Ich habe jetzt NLS_DEFAULT auf utf8 gesetzt, sowie einige andere Sprachen aktiviert (alles zu finden im Kernel unter File System -> Native Language Support) und den Kernel neu kompiliert. Leider war das auch nicht die Lösung.

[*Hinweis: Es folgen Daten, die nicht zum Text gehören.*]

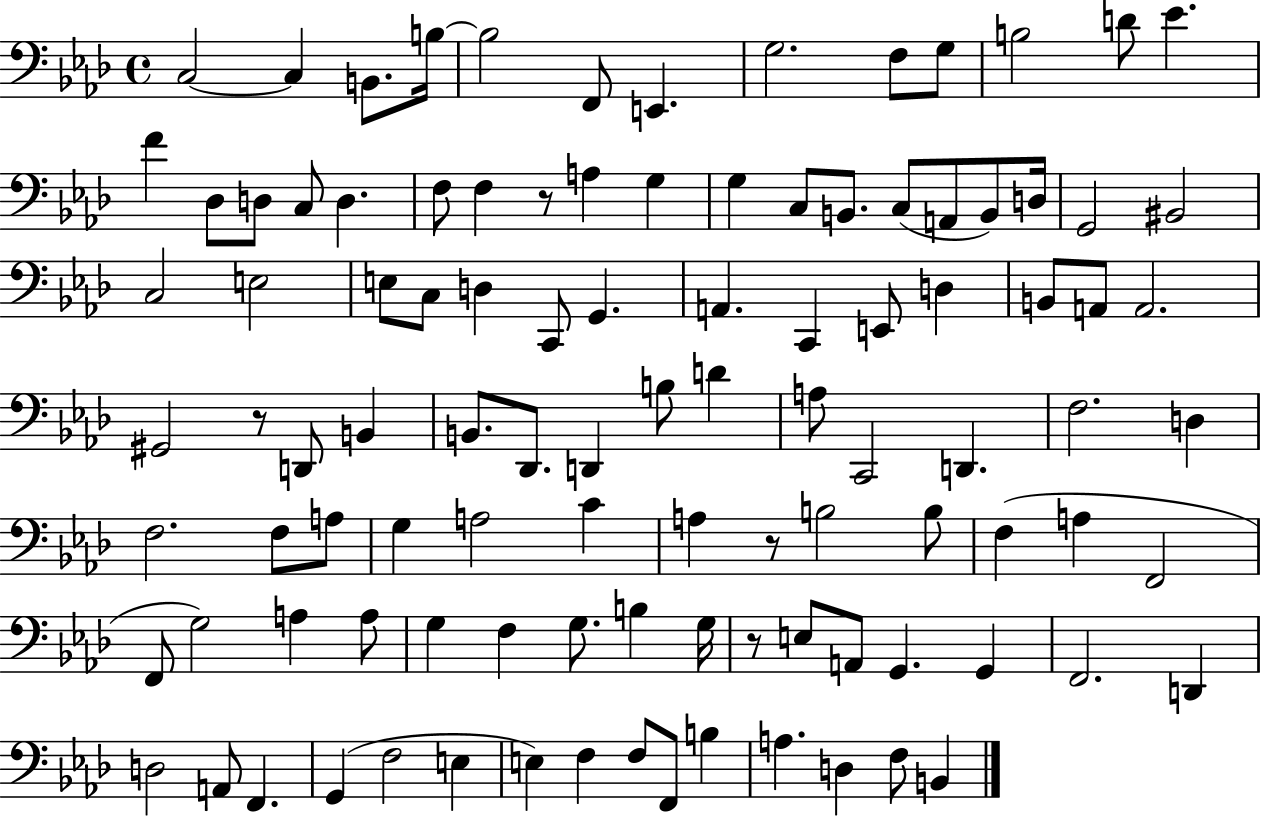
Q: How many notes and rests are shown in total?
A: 104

Ein Lichtblitz hat mich inzwischen ereilt: Ich werde morgen einfach mal die Russen hier im Forum fragen. Da kennt bestimmt einer das Problem.

----------

## musv

 *killerpfiffi wrote:*   

> Hier ein Bildschirmfoto zur Verdeutlichung

 

*lol* Der Text in der Konsole ist zwar alt und bekannt, hätte ich hier aber nicht erwartet.  :Smile: 

 *killerpfiffi wrote:*   

> Die Lösung könnte sein: Wer kann die folgenden Buchstaben auf kyrillisch sehen?
> 
> Àêâàðèóì 
> 
> siehe auch: http://www.lastfm.de/music/%C3%80%C3%AA%C3%A2%C3%A0%C3%B0%C3%A8%C3%B3%C3%AC
> ...

 

Die von Dir geposteten Zeichen sind Aeaa_oi mit Dächern und Akzenten. Da wo ich den Unterstrich geschrieben hab, ist 'n griechischer Buchstabe. Auf der Lastfm-Seite sind die dieselben Buchstaben ebenfalls kaputt. Allerdings kann ich die anderen Namen lesen, z.B. Tatjana und Sergej (Татьяна и Сергей), Michail Scherbakow (Михаил Щербаков) und Andrej Makarewitsch (Андрей Макаревич). Die restlichen sind kaputt. Steht übrigens auch so im Quelltext drin.

Ich würde es darauf schieben, dass deren Kodierung einfach kaputt ist. Ich verwende übrigens utf-8.

----------